25の前奏曲César Cui – 25 Preludes for Piano Op.64

キュイはピアノ曲も多く作曲しています。そのなかでも「25の前奏曲」は有名で、現在でも稀に演奏されるようです。1903年に作曲したこの前奏曲集はロシアの国民音楽的要素よりもどちらかという「ロマン派的」作品が多いのが印象的です。
これはショパンやシューマン、ベルリオーズ、リストなどを好んだキュイの特徴かもしれません。サロンなどで流れてきそうな優雅な前奏曲集です。

カフカスの捕虜(ほりょ)Михаил Александрович Кавказский пленник Cesar Cui

1883年にマリインスキー劇場で初演された全3幕からなるオペラです。「カフカス」とは「コーカサス地方」のことを指します。ロシアの文豪プーシキンの同名の詩を基に作曲され、ヴィクトル・アレクサンドロヴィチ・クルイロフという人物が台本を担当しました。
キュイの長編オペラで最も上演回数が多い作品であり、ロシアを超えてベルギーのリエージュでも上演されました。
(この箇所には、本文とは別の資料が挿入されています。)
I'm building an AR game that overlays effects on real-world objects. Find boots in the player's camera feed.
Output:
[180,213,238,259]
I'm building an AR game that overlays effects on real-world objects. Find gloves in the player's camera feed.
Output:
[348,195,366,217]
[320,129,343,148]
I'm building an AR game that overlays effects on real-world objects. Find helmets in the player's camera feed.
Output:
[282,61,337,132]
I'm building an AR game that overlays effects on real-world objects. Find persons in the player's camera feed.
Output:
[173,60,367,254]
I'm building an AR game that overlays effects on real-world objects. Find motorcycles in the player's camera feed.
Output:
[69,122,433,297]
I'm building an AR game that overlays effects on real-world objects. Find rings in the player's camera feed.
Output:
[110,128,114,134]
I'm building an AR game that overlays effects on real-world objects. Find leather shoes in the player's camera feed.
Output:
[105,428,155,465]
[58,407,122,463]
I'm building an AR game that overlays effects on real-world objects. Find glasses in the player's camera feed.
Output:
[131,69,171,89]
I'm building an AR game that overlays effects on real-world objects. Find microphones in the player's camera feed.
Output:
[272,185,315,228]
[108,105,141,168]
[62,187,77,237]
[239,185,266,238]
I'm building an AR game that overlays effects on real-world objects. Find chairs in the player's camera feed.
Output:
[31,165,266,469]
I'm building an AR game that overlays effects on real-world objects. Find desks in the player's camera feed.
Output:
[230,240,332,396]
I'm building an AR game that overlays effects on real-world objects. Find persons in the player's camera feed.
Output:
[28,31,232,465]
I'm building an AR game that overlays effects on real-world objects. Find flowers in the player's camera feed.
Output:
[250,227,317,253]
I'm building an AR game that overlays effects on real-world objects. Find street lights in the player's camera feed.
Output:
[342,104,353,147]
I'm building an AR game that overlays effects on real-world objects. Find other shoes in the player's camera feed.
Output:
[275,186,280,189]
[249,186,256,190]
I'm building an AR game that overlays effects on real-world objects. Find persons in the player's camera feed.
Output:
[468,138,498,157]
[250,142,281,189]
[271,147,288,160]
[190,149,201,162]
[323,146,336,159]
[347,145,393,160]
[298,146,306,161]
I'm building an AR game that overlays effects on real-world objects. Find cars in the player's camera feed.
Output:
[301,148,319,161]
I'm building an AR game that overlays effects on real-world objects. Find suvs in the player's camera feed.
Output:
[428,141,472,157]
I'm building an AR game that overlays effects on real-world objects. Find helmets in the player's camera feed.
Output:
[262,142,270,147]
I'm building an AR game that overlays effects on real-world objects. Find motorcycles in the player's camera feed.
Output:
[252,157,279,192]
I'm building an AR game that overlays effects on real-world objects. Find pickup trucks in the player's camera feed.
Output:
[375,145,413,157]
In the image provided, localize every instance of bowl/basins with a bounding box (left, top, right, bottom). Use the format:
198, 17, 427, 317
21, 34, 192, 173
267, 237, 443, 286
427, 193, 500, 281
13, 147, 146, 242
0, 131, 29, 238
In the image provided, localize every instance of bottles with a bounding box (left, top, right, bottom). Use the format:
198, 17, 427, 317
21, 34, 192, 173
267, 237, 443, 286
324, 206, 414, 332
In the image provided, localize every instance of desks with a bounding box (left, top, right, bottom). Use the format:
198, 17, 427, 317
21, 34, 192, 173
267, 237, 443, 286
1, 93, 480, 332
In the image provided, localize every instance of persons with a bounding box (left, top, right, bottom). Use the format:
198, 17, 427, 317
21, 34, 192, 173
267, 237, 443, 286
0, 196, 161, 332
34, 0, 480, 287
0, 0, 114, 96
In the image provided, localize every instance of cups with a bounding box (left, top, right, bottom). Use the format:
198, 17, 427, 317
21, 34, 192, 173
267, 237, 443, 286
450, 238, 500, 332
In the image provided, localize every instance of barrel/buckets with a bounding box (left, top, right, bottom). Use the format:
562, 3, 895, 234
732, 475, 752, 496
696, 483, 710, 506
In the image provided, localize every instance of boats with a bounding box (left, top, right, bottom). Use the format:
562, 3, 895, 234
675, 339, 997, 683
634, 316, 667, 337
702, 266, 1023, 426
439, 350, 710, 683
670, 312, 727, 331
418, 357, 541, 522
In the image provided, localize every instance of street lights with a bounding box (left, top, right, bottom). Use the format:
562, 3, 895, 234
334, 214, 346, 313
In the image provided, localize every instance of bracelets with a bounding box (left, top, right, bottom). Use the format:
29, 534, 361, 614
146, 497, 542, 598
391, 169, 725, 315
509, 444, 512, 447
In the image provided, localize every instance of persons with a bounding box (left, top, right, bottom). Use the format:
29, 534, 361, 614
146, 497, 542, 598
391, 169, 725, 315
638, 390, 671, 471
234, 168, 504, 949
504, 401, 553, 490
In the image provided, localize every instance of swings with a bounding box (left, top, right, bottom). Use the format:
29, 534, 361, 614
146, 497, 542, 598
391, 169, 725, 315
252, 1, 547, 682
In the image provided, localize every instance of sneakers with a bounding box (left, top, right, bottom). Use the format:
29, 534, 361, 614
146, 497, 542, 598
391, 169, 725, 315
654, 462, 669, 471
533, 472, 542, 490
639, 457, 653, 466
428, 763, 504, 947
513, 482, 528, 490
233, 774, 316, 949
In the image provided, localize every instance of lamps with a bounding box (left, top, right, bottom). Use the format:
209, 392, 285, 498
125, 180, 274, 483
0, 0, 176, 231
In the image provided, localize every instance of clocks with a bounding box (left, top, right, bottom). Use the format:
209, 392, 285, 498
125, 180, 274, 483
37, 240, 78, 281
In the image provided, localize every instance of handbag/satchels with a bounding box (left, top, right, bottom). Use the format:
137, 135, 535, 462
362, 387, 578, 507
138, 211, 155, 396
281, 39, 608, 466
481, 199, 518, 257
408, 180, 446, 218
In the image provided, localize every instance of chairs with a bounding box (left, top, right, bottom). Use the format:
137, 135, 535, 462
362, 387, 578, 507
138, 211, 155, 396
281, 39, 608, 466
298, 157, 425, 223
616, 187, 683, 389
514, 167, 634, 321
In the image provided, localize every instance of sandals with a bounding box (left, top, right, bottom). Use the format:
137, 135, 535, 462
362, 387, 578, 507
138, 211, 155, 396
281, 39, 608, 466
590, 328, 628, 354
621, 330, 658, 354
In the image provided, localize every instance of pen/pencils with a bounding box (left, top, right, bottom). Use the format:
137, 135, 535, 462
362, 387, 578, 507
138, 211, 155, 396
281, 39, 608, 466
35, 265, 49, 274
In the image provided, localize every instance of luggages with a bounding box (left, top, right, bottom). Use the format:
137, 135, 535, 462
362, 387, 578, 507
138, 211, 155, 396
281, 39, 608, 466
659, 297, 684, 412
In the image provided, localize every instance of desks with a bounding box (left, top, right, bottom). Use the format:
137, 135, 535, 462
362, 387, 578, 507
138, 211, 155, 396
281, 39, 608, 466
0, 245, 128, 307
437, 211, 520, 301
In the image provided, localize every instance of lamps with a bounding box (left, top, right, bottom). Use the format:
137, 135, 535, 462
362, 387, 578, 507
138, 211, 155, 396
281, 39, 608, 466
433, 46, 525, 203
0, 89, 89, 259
この作品は「ロシアの5人組」の作品のなかでも、初めて西側諸国で上演されたオペラであり、彼らにとって記念碑的作品とされています。現在では演奏機会がないものの、キュイの国民音楽を代表する作品の1つとされています。

まとめ

キュイのおすすめ作品を紹介しました。「長靴を履いた猫」や「赤ずきん」などの児童向け
オペラを作曲したのはちょっと驚いたのではないでしょうか。残念ながら作曲の経緯まではわかりませんでしたが、キュイは意外と子供好きだったのかもしれません。作品からは辛辣な一面というよりも、繊細で線の細い、心の優しさが伝わるようです。マニアックな作曲家ではありますが、これを機会にぜひ聞いてみてはいかがでしょうか。